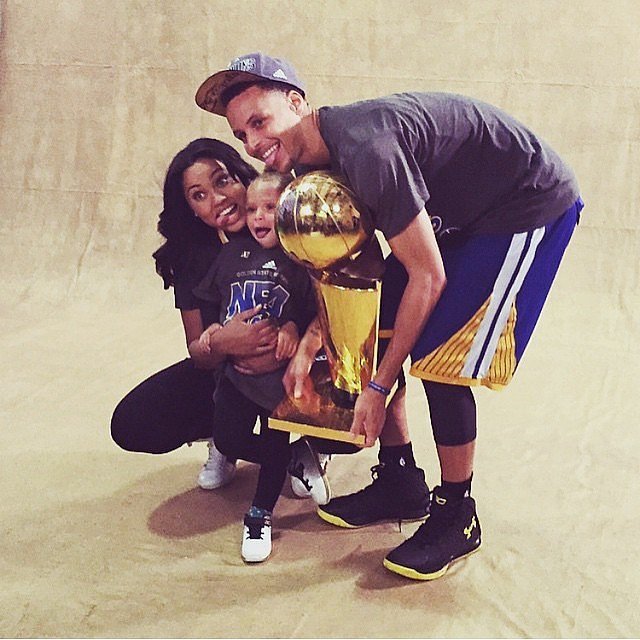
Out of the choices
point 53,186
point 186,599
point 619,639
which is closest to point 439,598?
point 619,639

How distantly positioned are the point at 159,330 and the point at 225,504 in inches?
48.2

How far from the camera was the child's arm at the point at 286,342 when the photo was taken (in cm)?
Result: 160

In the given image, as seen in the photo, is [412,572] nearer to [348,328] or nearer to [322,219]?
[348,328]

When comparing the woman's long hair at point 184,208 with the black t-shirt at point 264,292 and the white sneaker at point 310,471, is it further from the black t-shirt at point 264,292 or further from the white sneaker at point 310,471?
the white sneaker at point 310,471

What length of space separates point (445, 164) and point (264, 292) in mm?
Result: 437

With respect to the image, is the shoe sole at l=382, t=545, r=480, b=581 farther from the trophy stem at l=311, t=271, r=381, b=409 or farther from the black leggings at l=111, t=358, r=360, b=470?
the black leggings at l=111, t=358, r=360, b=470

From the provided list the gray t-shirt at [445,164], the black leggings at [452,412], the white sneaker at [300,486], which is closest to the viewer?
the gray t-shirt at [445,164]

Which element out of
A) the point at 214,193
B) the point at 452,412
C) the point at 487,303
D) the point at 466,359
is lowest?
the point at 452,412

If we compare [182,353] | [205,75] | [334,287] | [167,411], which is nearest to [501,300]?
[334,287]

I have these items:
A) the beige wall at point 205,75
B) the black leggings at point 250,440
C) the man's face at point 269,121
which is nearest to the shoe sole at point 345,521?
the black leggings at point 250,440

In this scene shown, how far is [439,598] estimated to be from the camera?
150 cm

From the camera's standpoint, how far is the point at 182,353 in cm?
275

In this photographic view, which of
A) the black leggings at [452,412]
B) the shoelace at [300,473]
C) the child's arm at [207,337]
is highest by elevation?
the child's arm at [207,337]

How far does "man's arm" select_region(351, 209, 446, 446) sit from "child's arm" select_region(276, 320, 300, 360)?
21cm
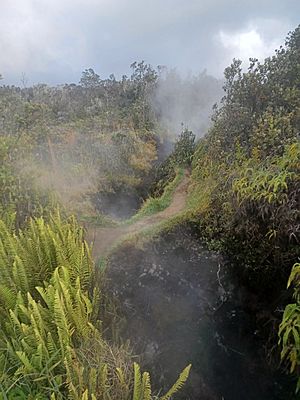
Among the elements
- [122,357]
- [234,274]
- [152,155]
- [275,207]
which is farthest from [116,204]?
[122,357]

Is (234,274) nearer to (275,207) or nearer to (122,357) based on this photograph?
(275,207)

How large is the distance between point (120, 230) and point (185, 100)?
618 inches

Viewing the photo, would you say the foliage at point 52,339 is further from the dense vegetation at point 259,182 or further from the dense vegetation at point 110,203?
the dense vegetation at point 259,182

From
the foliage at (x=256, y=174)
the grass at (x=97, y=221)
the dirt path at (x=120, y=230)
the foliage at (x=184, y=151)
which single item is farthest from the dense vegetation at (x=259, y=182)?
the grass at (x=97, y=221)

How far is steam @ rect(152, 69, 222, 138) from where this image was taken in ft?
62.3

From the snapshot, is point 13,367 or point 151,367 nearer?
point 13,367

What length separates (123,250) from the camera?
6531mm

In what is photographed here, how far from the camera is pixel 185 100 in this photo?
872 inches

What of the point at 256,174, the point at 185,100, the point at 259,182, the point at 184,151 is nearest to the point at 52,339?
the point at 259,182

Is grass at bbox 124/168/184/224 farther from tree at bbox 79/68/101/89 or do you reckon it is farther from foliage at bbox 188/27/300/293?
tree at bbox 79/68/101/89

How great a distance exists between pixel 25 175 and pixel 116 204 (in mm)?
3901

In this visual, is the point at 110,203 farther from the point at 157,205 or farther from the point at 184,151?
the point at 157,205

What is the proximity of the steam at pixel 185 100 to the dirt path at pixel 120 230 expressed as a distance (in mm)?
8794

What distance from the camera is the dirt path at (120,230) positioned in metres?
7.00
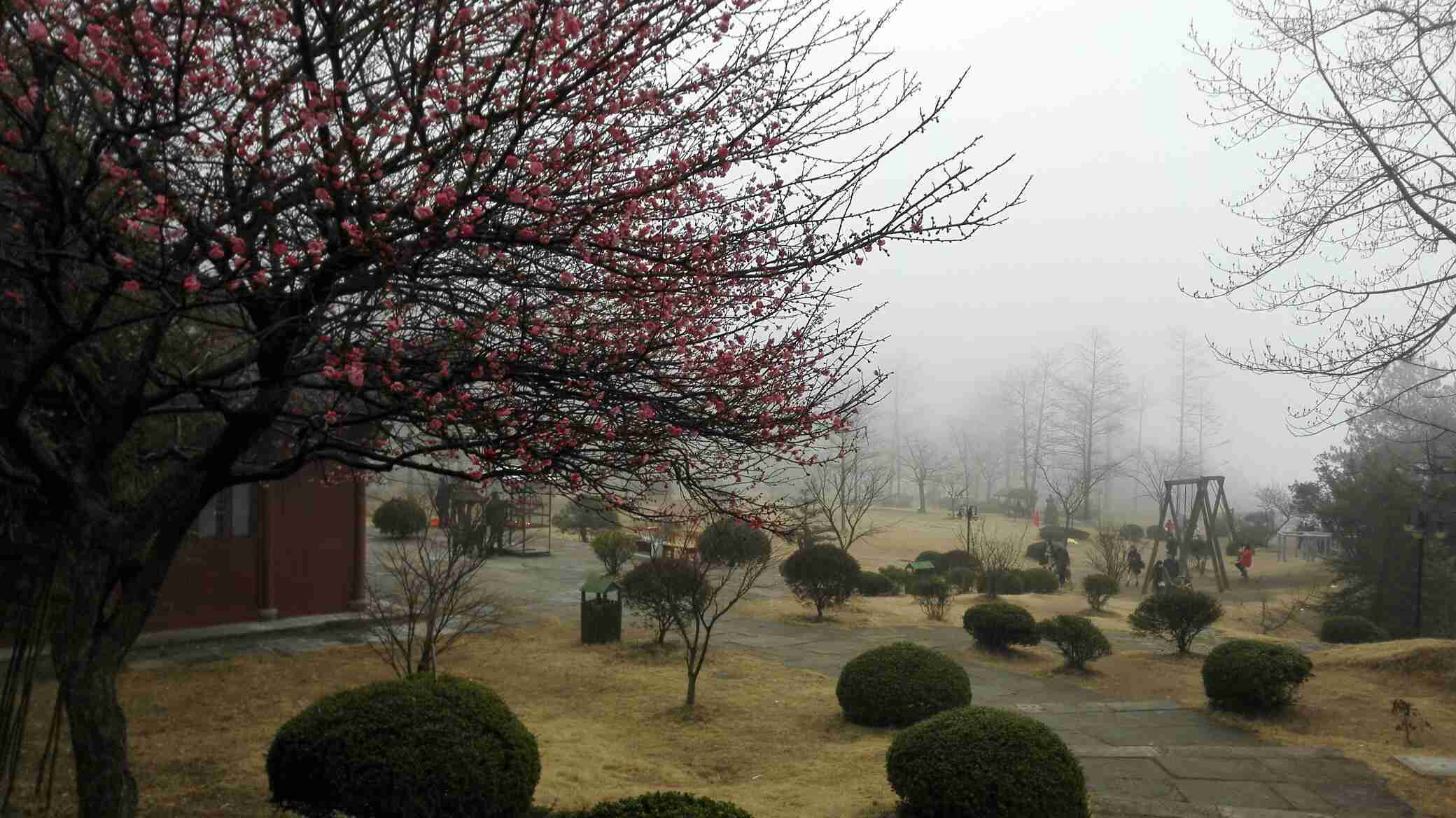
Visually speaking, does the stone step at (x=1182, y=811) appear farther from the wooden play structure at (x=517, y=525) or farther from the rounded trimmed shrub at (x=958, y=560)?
========================================================================
WRITTEN REQUEST:
Can you write out the data again from its first line through the line that contains "Result: 160", both included, with each coordinate and measurement in the answers scaled by 0.6 and rounded to the same number of decimals it had, halves rounded up, while the requests stay unchanged? Leave the pictures out.

COMPLETED TASK:
Out of the choices
point 53,186
point 186,599
point 619,639
which is closest to point 439,598?
point 371,383

How distantly positioned are the point at 159,330 and the point at 225,504 in inches?
28.9

How far from the camera was the child's arm at the point at 286,342 when the photo was taken (in cm)?
Result: 96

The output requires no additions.